Umacniają się obligacje na rynkach bazowych. Rentowność 10-letnich Treasuries spada o 1 pb. do 3,09 proc., a 10-letniego bunda o 1 pb. do 0,53 proc.
Wzrostom na Wall Street przewodzi sektor opieki zdrowotnej oraz dobra podstawowe. Najmocniej traci branża surowcowa.
Nawet 3 proc. zniżkowały walory Nike, choć spółka przedstawiła we wtorek wieczorem wyższe od konsensusu wyniki za I kw. nowego roku fiskalnego i podtrzymała prognozy.
Akcje Amazona rosną o ok. 0,3 proc., po tym jak firma ogłosiła, że sfinansuje start-up Plant Prefab, który buduje inteligentne domy z prefabrykatów. Inwestycja zbiega się prezentacją kilkunastu nowych urządzeń powiązanych z wirtualnym asystentem Alexa.
Kursy spółek technologicznych takich jak Amazon, Apple, Google, Twitter, AT&T i Charter mogą w środę reagować na przebieg przesłuchania ich prezesów przed komisją Senatu USA ws. gromadzenia danych.
W kolejnym epizodzie globalnej wojny handlowej Chiny poinformowały w środę, ze od 1 listopada obniżą cła importowe na m.in. maszyny, papier, tekstylia i materiały budowlane. działania mają na celu obniżenie kosztów dla konsumentów i firm w obliczu nałożenia nowych ceł na chińskie produkty przez USA.
Najważniejszym wydarzeniem środy będzie wieczorna publikacja wyników posiedzenia Fed, na którym najprawdopodobniej zapadnie decyzja o podwyższeniu stóp procentowych.
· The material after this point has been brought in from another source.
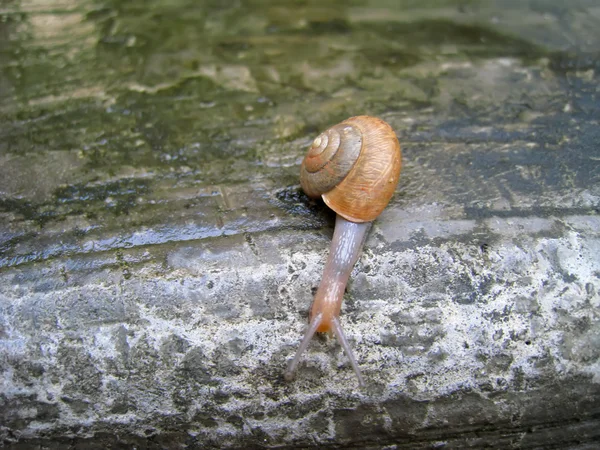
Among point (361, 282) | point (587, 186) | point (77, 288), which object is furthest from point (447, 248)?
point (77, 288)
Byłaby to ósma podwyżka w cyklu zapoczątkowanym w 2015 r. i trzecia w tym roku.
Decyzja zostanie ogłoszona o 20.00. Pół godziny później rozpocznie się konferencja prasowa prezesa Rezerwy J. Powella.
Podwyżka stóp procentowych jest powszechnie oczekiwana, więc dla rynków istotne będą nowe projekcje makroekonomicznych i prognozy członków FOMC odnośnie poziomu stóp procentowych w przyszłości (tzw. dot-plot).
Kluczowe w szczególności będzie projekcja ścieżki stóp procentowych w 2019 r. (czerwcowa projekcja zakładała 3 podwyżki) oraz pierwszy raz publikowane projekcje na 2021 r.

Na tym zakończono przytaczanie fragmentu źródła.